I’m also in constant contact with the Bayer LifeScience Center, our innovation unit that has made key investments in our CRISPR joint venture Casebia Therapeutics and our stem cells joint venture BlueRock Therapeutics. [See Deal][See Deal]Oncology isn’t part of those deals as of right now – they’re focused on cardiology and hematology, as well as ophthalmology. But we’re looking for oncology opportunities as well. The idea behind the Bayer LifeScience Center and those ventures is to be able to run with innovation as quickly as possible.

And what about the broader commercial organization – how can the oncology strategic business unit better leverage Bayer’s global footprint in places like Asia?
We have a broad global footprint now as a company.
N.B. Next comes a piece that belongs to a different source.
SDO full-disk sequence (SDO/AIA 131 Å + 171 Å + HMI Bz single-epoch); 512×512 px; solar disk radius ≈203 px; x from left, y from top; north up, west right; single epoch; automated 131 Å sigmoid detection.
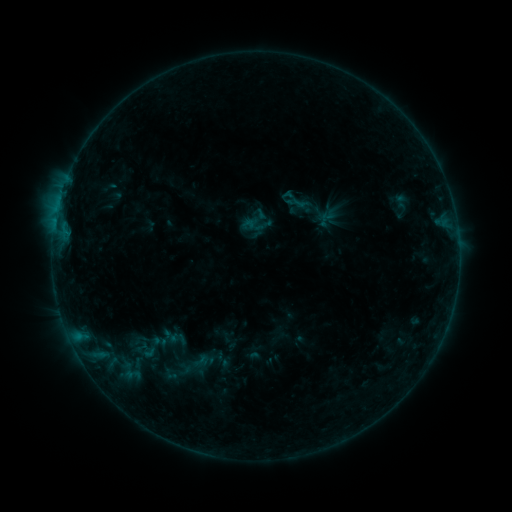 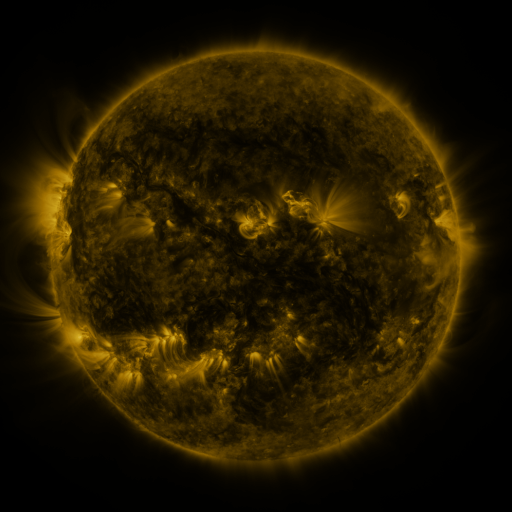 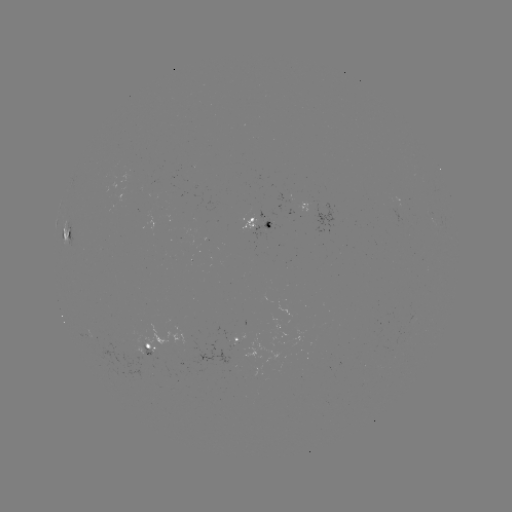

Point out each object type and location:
sigmoid: <bbox>245, 207, 271, 233</bbox>
sigmoid: <bbox>130, 331, 171, 364</bbox>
In addition to the US and Europe, we consider markets like China and Japan to be focused markets for us as a company. And they’re very important markets for us in oncology. Our HCC [hepatocellular carcinoma] franchise is quite healthy in those markets, for example. If you look at the launch of Xofigo in Japan, we’re doing very well there. And when you think about Stivarga [approved globally in multiple indications including metastatic colorectal cancer and gastrointestinal stromal tumors], we just received FDA approval for Stivarga in second-line HCC, but when we filed HCC with Stivarga we did it on a global scale, in all countries where we operate.

We’re trying to speed up those approvals and have strategies where we can do clinical trials that are truly global in scope. Sometimes it would make sense to focus in the US where the FDA may grant a priority review in a high unmet medical need, like we’ve done with our refractory follicular lymphoma drug copanlisib. We’ll know later this year if FDA approves it.

This type of regulatory opportunity is not available in all countries, but we’re following it up with two large Phase III trials for the global filings.